Hilton Raethel, the president of the Healthcare Association, says hospitals like The Queen’s Medical Center on Punchbowl Streeet are feeling more stress than others.
"If a COVID-positive patient shows up at Queen's West, they are being transferred to Queen's Punchbowl. So Queen's Punchbowl is actually accepting COVID patients from two hospitals. So that's another reason why Queen's Punchbowl is under a fair amount of stress at this point in time," he said. "Another one is simply because it's a location downtown. It's close to where a lot of people are. And so it's a shorter trip for ambulances."
Raethel says his group has been planning with hospitals to move patients among them -- just in case certain facilities need that help.
He says one option would be to call on Tripler Army Medical Center.
"Now, they generally do not serve the civilian population. They deal with active duty military, they deal with VA patients, they can take some trauma cases as necessary. So they have capacity. So, for example, if there's a VA patient at another hospital that could be transferred to Tripler. That's one option that we're working on right now, because Tripler does have some capacity at this point. They're part of the solution now."
He says the hospitals are still developing what specifically would trigger patients to be transferred.
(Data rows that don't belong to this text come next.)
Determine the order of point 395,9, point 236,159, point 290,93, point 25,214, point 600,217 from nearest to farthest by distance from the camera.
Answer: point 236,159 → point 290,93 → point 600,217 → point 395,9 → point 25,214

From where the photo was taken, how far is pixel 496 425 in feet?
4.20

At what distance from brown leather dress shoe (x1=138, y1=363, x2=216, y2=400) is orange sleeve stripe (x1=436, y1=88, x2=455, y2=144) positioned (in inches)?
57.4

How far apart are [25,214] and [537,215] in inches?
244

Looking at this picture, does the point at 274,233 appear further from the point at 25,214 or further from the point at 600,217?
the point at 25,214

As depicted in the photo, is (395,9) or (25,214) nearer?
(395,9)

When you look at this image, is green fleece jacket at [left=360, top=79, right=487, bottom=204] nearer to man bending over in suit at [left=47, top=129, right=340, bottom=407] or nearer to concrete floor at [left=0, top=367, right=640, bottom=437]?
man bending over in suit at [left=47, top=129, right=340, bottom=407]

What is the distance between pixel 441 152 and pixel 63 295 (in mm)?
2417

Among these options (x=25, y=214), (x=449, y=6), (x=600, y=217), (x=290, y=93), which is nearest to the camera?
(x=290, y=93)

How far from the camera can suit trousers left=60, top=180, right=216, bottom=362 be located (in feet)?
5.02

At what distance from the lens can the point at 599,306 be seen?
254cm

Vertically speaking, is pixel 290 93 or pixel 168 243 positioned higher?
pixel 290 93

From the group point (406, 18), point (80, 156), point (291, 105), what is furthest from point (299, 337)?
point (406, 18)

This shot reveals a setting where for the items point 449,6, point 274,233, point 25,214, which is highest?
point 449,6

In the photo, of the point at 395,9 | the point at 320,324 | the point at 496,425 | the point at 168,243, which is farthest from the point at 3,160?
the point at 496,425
Dr. Melinda Ashton is chief quality officer at Hawaii Pacific Health. It operates several hospitals, including Kapiolani Medical Center for Women and Children and Pali Momi Medical Center.
She says her group’s hospitals aren’t feeling overwhelmed yet. But the recent surge in COVID-19 cases is concerning.
"The continued numbers of triple-digit days would certainly get to be more and more stressful," she said. "We also know that this disease takes a little while to recover from for many, and so they don't go home quickly. And so you begin to put more and more people into hospital beds and then you do run out at some point."
Raethel says one reason Hawaii has kept its COVID-19 death rates so low is because hospitals have been able to give seriously ill patients their full resources. That may not be the case if hospitals reach maximum capacity.
COVID-19 hospital admissions have already doubled over the last two weeks. That’s why Raethel says it’s imperative to keep cases from rising and prevent hospitals from being swamped.